> _PROBLEM DESCRIPTION_:
Please find each line in the listing below that contains the string "bbox", and copy those lines out.

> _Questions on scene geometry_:
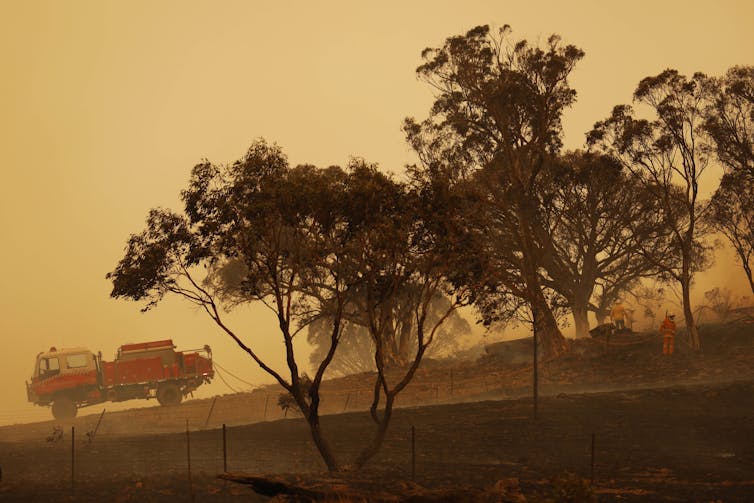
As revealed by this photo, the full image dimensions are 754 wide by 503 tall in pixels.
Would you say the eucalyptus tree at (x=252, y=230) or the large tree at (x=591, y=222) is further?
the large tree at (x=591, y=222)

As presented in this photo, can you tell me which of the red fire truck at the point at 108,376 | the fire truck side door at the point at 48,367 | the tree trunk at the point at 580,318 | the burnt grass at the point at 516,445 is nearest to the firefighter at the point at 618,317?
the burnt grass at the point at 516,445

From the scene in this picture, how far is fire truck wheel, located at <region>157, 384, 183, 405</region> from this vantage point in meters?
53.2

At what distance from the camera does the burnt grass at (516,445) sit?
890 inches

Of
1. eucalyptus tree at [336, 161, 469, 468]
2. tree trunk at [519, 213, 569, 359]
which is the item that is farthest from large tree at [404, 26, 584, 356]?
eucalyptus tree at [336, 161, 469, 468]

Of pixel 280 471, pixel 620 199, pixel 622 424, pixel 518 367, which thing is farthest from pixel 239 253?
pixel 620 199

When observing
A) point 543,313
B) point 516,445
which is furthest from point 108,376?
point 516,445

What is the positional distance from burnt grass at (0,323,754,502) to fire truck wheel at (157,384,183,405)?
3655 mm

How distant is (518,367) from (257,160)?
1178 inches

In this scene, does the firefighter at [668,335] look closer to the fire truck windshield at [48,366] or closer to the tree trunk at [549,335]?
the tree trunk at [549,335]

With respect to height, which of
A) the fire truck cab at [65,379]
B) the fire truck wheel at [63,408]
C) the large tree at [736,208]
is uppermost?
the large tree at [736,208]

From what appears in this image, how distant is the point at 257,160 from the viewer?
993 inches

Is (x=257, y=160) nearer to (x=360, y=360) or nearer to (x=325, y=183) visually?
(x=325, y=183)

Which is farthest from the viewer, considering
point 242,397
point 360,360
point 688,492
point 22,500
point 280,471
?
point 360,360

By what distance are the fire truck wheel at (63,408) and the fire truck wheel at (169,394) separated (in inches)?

--

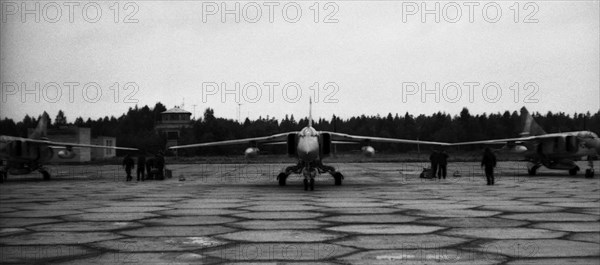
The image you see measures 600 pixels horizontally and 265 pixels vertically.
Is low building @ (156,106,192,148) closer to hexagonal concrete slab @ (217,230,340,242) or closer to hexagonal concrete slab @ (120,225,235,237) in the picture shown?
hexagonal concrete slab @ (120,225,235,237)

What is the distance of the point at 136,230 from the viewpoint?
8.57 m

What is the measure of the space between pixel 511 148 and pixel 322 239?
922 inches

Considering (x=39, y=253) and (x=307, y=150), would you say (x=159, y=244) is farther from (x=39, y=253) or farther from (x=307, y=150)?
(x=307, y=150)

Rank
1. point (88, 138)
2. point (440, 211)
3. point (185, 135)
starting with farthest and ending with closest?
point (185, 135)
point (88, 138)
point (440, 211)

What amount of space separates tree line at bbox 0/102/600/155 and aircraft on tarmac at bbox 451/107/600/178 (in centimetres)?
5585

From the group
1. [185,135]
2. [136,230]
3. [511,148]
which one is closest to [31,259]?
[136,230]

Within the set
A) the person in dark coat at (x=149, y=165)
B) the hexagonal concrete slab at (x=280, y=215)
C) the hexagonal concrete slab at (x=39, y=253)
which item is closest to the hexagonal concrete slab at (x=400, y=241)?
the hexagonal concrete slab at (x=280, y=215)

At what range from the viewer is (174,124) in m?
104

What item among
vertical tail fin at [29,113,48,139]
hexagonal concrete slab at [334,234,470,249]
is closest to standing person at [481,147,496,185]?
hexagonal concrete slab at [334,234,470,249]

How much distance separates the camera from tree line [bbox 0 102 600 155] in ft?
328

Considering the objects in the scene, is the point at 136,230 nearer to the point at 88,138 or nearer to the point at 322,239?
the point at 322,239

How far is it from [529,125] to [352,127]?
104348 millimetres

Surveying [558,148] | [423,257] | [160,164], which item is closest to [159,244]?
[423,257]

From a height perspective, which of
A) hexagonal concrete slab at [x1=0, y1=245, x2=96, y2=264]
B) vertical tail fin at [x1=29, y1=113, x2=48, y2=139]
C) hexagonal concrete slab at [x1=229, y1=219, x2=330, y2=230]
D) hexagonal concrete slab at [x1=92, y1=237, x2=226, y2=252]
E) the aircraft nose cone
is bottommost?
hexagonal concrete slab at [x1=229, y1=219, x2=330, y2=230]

> _RESPONSE TO THE TASK_:
What amount of space separates tree line at bbox 0/102/600/155 and aircraft on tarmac at bbox 451/107/600/178 (in centimetres)?
How much distance separates the camera from tree line [bbox 0 102 600 155] in ft?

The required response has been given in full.